Padang, TBNews Sumbar – Polda Sumatera Barat (Sumbar) menggerebek sebuah rumah yang dijadikan tempat pengoplosan gas elpiji 3 kilogram bersubsidi ke tabung nonsubsidi ukuran 12 kilogram dan 50 kilogram di Jalan Penjernihan Utama, Kecamatan Nanggalo, Kota Padang, pada Rabu (1/10/2025) sore.

Dalam penggerebekan tersebut, polisi menangkap tiga pelaku, yaitu bersinisial G (40), I (36), dan K (27), yang berperan sebagai pemilik dan pekerja. Lokasi pengoplosan berada di bagian belakang rumah, tersembunyi dari pandangan karena di sampingnya terdapat bangunan indekos.

Direktur Reserse Kriminal Khusus Polda Sumbar, Kombes Pol Andry Kurniawan, menjelaskan bahwa pengungkapan kasus ini berawal dari laporan warga yang mencium bau gas menyengat di sekitar lokasi. “Tempat ini milik pribadi dan tidak memiliki izin usaha. Aktivitas pengoplosan terdeteksi karena bau gas yang mengganggu warga,” ujar Kombes Andry di lokasi.
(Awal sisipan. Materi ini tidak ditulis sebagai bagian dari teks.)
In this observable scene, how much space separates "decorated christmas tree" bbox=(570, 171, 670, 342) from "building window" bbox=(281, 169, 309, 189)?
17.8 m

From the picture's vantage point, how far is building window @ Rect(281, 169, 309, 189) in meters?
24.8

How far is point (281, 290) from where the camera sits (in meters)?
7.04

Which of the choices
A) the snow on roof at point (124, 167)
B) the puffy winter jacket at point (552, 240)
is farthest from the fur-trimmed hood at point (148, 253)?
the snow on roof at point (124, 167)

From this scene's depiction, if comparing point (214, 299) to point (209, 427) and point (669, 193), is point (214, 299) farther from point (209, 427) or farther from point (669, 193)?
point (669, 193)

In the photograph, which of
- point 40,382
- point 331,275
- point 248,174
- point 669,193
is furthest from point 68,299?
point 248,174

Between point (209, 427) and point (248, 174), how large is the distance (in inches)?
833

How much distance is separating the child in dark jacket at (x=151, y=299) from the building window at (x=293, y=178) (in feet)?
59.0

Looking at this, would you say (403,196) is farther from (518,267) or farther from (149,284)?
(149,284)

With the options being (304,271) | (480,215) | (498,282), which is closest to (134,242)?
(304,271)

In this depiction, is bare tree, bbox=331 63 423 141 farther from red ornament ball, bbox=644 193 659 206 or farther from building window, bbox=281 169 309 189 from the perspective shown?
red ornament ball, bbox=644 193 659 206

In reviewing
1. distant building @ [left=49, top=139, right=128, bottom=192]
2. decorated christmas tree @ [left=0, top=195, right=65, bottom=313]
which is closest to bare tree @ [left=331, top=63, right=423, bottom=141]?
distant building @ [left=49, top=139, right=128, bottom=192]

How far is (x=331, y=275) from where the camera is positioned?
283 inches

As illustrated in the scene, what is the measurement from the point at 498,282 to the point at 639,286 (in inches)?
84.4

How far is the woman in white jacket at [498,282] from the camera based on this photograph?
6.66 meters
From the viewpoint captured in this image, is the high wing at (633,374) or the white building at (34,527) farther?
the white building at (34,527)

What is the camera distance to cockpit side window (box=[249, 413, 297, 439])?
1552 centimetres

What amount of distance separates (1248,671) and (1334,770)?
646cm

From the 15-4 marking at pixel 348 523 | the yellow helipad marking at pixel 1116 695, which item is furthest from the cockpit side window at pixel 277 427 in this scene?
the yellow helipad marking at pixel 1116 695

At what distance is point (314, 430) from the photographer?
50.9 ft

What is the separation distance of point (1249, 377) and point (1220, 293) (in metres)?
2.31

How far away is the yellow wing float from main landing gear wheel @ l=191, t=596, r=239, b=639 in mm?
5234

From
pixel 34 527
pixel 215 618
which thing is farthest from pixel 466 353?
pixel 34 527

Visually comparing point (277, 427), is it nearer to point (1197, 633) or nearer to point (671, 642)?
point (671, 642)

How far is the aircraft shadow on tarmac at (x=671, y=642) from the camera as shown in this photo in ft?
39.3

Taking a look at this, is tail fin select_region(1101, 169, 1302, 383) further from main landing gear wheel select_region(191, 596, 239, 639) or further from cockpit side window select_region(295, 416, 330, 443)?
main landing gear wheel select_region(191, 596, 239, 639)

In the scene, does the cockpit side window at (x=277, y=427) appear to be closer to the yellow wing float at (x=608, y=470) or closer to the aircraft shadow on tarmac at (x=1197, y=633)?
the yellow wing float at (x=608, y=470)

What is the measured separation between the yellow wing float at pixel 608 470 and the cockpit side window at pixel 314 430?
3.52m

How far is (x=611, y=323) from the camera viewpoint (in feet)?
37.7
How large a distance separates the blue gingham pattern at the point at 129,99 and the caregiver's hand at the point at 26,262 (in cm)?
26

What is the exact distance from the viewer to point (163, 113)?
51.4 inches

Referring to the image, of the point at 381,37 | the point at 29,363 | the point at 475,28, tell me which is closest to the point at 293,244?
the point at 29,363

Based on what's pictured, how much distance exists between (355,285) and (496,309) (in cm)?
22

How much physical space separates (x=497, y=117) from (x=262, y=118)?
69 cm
Dari tempat kejadian perkara (TKP), polisi menyita ratusan tabung gas, termasuk 150 tabung ukuran 3 kilogram, 80 tabung 12 kilogram, dan 4 tabung 50 kilogram, serta peralatan yang digunakan untuk mengoplos gas. Menurut Andry, regulator yang digunakan pelaku dibeli secara online, sementara tabung gas 3 kilogram dikumpulkan dari warung-warung di Kota Padang.

“Para pelaku mengambil tabung dari warung, lalu memindahkan isi gas 3 kilogram ke tabung 12 dan 50 kilogram untuk dijual kembali ke warung-warung,” terang Andry.

Keuntungan Rp 40 Juta per Bulan

Berdasarkan hasil pemeriksaan awal, ketiga pelaku mengaku telah menjalankan aksi pengoplosan ini selama delapan bulan dengan keuntungan rata-rata Rp 40 juta per bulan. “Mereka meraup untung besar dari selisih harga jual tabung gas yang dioplos,” kata Andry.

Andry menegaskan bahwa pihak kepolisian terus mengingatkan masyarakat untuk tidak menyalahgunakan gas bersubsidi. “Kami akan terus melakukan operasi penindakan terhadap pelanggaran seperti ini. Masyarakat diimbau untuk tidak menyalahgunakan barang subsidi pemerintah,” tegasnya.

Ketiga pelaku dijerat dengan Pasal 55 Undang-Undang Migas Nomor 22 Tahun 2001 jo Pasal 40 angka 9 Undang-Undang Cipta Kerja, dengan ancaman hukuman hingga 6 tahun penjara.